Medan [bhayangkaranews.id], Dimeriahkan  oleh Wayang Orang dari sanggar tari SINAR BUDOYO Kabupaten Serdang Bedagai pimpinan mas Guntoro.

Video ini  adalah bagian akhir cerita.

Sepenggal cerita; Walaupun Raden Gatot kaca, yang berpeluang menang dalam perselisihan menghadapi Raden Bomo Naroko Suro lawannya ditambah lagi dengan kehadiran sang ayah ( Bima, yg Werkudoro ).... tetapi...justru sang ayah , mencegah  Gatot kaca, untuk menyerang lawan nya.......

Dan berakhir dengan perdamaian untuk memahami duduk batas kekuasaan (tanah) sehingga kebersamaan dapat tercipta.  (Suatu hikmah,... walaupun sang anak kuat,...dan ayah nya juga gagah susah dicari imbang nya tetapi ... 

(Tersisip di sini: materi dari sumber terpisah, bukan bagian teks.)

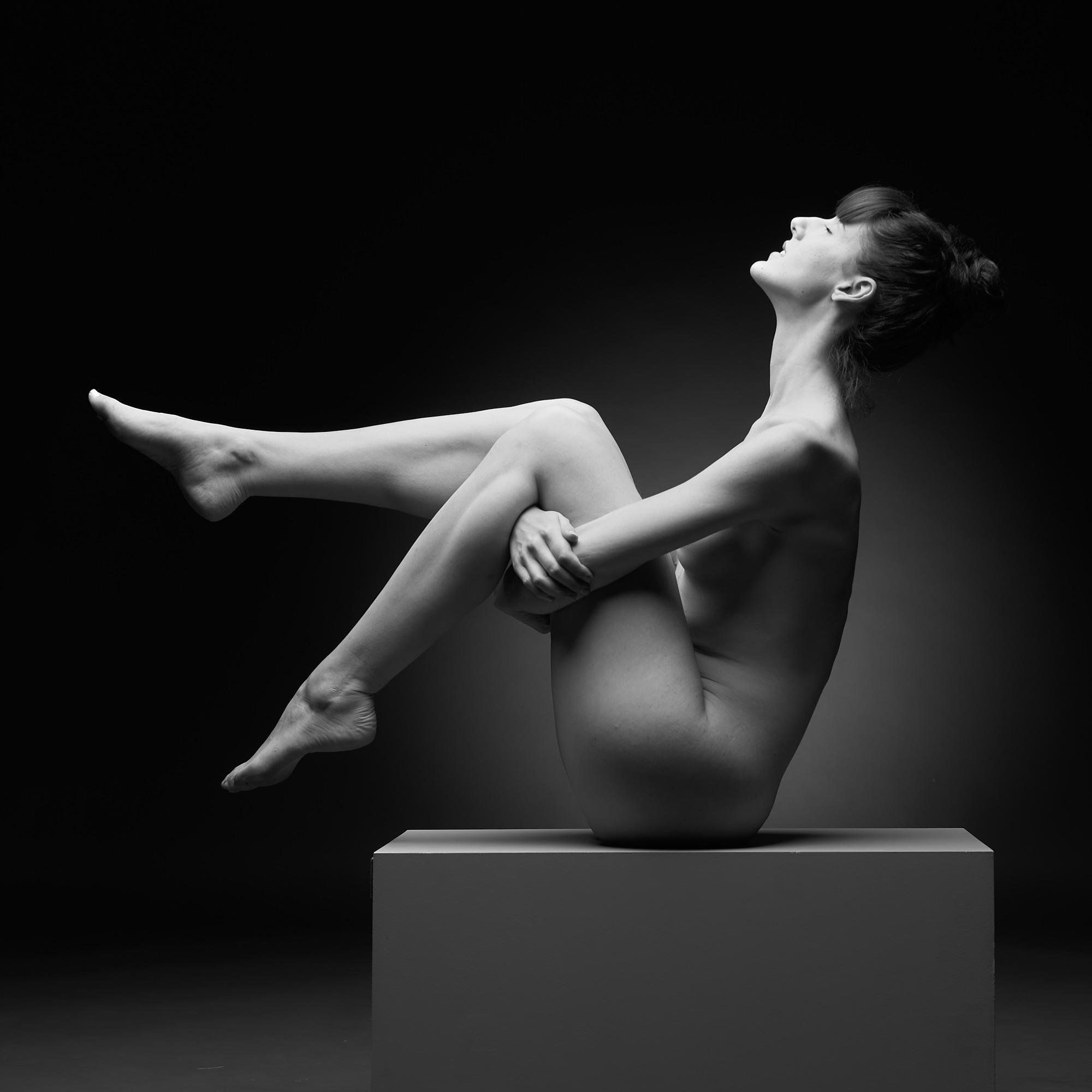Une femme assise de profil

sungguh bijaksana sang ayah melerai perselisihan itu / perkelahian... karena sifat nya masih perselisihan dengan keluarga. 


Tetapi...

Pada saat nya perang... demi kedaulatan negeri dan harga diri... 

Ayah dan anak ini... ya bertempur juga.

Hikma cerita, semoga ilustrasi itu dpt di jadikan tauladan / contoh bagi institusi maupun masyarakat luas. 

Cerita nya: TITIS TUNGGORONO.

Nama dalang : Ki Dalang UNTUNG dari Tebing Tinggi.